My config looks roughly like this:

models:
 dbt_assets:
   qlik_views:
     +schema: qlik_views
     +materialized: table
     qlik_views__company:
         +pre-hook:
         - |
           {% do drop_security_policies_of_current_relation() %}
         +post-hook:
         - |
           {% do setup_row_level_security([
             {"principal": "my_entra_id_group", "condition": "@my_column= 'some value'"},
           ]) %}

drop_security_policies_of_current_relation is a macro that gets all the security polices that apply to the current relation and drops them. setup_row_level_security is a macro that creates a function that filters the table rows based on a user or group and sets it as a filter predictate on the current table.

Therefore the questions are:

  1. Why is there a period of time where the security policy does not apply?
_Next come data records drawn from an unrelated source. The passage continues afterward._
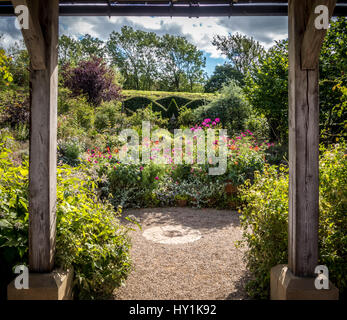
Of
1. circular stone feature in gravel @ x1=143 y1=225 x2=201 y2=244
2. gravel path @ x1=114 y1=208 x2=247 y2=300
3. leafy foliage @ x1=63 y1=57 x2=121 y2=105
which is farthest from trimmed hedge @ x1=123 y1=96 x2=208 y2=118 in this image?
circular stone feature in gravel @ x1=143 y1=225 x2=201 y2=244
My understanding was that pre- and post-hooks and creation of the new table happen inside of the same transaction.

  2. Can this be changed such that there is no data leak? Otherwise this feature cannot be used to handle security relevant tasks.

prdpsvs commented 2 months ago

@alexanderfreller, I spoke to DBT team, and I was informed that pre-hooks, model and post-hooks are executed in different transaction context. And by default, auto commit is turned on in Fabric and will anyway run each statement in separate transaction context.

However, you can run pre-hook, model and post hook macros wrapped up with BEGIN TRAN and COMMIT statements. You can run an explicit multi statement transaction and auto commit will be turned off during this transaction and will turn on after a commit/rollback statement is executed.

Would this work?

Ideally it should be possible for the adapter to wrap each model as an explicit transaction, and I am trying to figure out that option with DBT core team as I adding my comment. Hoping to provide an answer for you.

alexanderfreller commented 1 month ago

I tried to manually start the transaction in the pre-hook and commit it in the post hook as follows:

models:
  dbt_assets:
    qlik_views:
      +schema: qlik_views
      +materialized: table
      qlik_views__company:
          +pre-hook:
          - BEGIN TRANSACTION
          - |
            {% do drop_security_policies_of_current_relation() %}

          +post-hook:
          - |
            {% do setup_row_level_security([

              {"principal": "my_entry_group", "condition": "@some_column = 'somevalue'"},

            ]) %}
          - COMMIT

Is that what you meant?

This failed with the following error:

('42000', '[42000] [Microsoft][ODBC Driver 18 for SQL Server][SQL Server]Transaction failed because this DDL statement is not allowed inside a snapshot isolation transaction. 
Since metadata is not versioned, a metadata change can lead to inconsistency if mixed within snapshot isolation. (3964) (SQLExecDirectW)')

From the debug log I can see that the error happens when CREATE SECURITY POLICY ... is executed inside the setup_row_level_security.

I tried running ALTER DATABASE {{this.database}} SET ALLOW_SNAPSHOT_ISOLATION OFF as a pre-hook as well but that also does not work: ('42000', '[42000] [Microsoft][ODBC Driver 18 for SQL Server][SQL Server]ALLOW_SNAPSHOT_ISOLATION is not supported for ALTER DATABASE. (15869) (SQLExecDirectW)')

Do you know how to get around this issue? Did you get a reply from the DBT team?